What the task asks =
Set down every record exactly as it appears.

═════ Extracted entries

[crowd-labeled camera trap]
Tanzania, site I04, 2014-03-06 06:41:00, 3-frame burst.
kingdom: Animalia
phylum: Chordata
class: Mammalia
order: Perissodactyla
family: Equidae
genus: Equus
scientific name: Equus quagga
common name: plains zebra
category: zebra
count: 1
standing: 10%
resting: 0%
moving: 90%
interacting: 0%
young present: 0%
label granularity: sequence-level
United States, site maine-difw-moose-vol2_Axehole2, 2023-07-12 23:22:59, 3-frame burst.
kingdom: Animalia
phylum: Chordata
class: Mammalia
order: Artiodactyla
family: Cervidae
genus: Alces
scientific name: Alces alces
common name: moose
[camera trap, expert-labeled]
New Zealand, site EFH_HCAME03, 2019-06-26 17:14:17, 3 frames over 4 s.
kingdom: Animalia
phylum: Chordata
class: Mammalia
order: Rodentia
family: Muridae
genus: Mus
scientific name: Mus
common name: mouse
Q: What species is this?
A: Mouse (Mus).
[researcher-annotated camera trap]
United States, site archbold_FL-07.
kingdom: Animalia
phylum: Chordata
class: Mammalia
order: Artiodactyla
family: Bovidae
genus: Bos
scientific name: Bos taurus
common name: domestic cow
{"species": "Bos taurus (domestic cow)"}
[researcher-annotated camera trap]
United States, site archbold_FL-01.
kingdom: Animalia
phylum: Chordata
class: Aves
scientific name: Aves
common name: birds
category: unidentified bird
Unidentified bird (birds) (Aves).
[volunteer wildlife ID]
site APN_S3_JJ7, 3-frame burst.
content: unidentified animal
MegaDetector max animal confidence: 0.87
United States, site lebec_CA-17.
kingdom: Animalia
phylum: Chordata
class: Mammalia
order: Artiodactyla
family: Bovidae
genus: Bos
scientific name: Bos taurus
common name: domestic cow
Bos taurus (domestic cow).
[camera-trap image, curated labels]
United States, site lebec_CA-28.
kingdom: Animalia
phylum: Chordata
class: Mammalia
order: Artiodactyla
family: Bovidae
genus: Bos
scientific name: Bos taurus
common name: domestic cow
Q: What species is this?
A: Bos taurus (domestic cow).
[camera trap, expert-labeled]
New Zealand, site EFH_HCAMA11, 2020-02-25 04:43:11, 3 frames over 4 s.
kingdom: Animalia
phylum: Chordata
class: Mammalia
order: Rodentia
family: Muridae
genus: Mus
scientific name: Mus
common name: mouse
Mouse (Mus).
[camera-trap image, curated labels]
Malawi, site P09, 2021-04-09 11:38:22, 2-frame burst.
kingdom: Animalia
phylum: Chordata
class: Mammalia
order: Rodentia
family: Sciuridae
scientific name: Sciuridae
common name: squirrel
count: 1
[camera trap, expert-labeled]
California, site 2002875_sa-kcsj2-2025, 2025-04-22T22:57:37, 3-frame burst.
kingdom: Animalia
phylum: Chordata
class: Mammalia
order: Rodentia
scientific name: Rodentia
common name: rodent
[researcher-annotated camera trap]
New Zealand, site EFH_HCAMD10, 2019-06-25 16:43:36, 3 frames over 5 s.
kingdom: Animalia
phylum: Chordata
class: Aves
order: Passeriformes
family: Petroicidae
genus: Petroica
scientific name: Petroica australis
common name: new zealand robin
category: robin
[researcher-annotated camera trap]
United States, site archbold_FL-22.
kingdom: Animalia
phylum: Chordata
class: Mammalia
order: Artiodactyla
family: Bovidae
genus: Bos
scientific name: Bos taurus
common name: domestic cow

══════════

Solution =
[crowd-labeled camera trap]
Tanzania, site I04, 2014-03-06 06:41:00, 3-frame burst.
kingdom: Animalia
phylum: Chordata
class: Mammalia
order: Perissodactyla
family: Equidae
genus: Equus
scientific name: Equus quagga
common name: plains zebra
category: zebra
count: 1
standing: 10%
resting: 0%
moving: 90%
interacting: 0%
young present: 0%
label granularity: sequence-level
United States, site maine-difw-moose-vol2_Axehole2, 2023-07-12 23:22:59, 3-frame burst.
kingdom: Animalia
phylum: Chordata
class: Mammalia
order: Artiodactyla
family: Cervidae
genus: Alces
scientific name: Alces alces
common name: moose
[camera trap, expert-labeled]
New Zealand, site EFH_HCAME03, 2019-06-26 17:14:17, 3 frames over 4 s.
kingdom: Animalia
phylum: Chordata
class: Mammalia
order: Rodentia
family: Muridae
genus: Mus
scientific name: Mus
common name: mouse
Q: What species is this?
A: Mouse (Mus).
[researcher-annotated camera trap]
United States, site archbold_FL-07.
kingdom: Animalia
phylum: Chordata
class: Mammalia
order: Artiodactyla
family: Bovidae
genus: Bos
scientific name: Bos taurus
common name: domestic cow
{"species": "Bos taurus (domestic cow)"}
[researcher-annotated camera trap]
United States, site archbold_FL-01.
kingdom: Animalia
phylum: Chordata
class: Aves
scientific name: Aves
common name: birds
category: unidentified bird
Unidentified bird (birds) (Aves).
[volunteer wildlife ID]
site APN_S3_JJ7, 3-frame burst.
content: unidentified animal
MegaDetector max animal confidence: 0.87
United States, site lebec_CA-17.
kingdom: Animalia
phylum: Chordata
class: Mammalia
order: Artiodactyla
family: Bovidae
genus: Bos
scientific name: Bos taurus
common name: domestic cow
Bos taurus (domestic cow).
[camera-trap image, curated labels]
United States, site lebec_CA-28.
kingdom: Animalia
phylum: Chordata
class: Mammalia
order: Artiodactyla
family: Bovidae
genus: Bos
scientific name: Bos taurus
common name: domestic cow
Q: What species is this?
A: Bos taurus (domestic cow).
[camera trap, expert-labeled]
New Zealand, site EFH_HCAMA11, 2020-02-25 04:43:11, 3 frames over 4 s.
kingdom: Animalia
phylum: Chordata
class: Mammalia
order: Rodentia
family: Muridae
genus: Mus
scientific name: Mus
common name: mouse
Mouse (Mus).
[camera-trap image, curated labels]
Malawi, site P09, 2021-04-09 11:38:22, 2-frame burst.
kingdom: Animalia
phylum: Chordata
class: Mammalia
order: Rodentia
family: Sciuridae
scientific name: Sciuridae
common name: squirrel
count: 1
[camera trap, expert-labeled]
California, site 2002875_sa-kcsj2-2025, 2025-04-22T22:57:37, 3-frame burst.
kingdom: Animalia
phylum: Chordata
class: Mammalia
order: Rodentia
scientific name: Rodentia
common name: rodent
[researcher-annotated camera trap]
New Zealand, site EFH_HCAMD10, 2019-06-25 16:43:36, 3 frames over 5 s.
kingdom: Animalia
phylum: Chordata
class: Aves
order: Passeriformes
family: Petroicidae
genus: Petroica
scientific name: Petroica australis
common name: new zealand robin
category: robin
[researcher-annotated camera trap]
United States, site archbold_FL-22.
kingdom: Animalia
phylum: Chordata
class: Mammalia
order: Artiodactyla
family: Bovidae
genus: Bos
scientific name: Bos taurus
common name: domestic cow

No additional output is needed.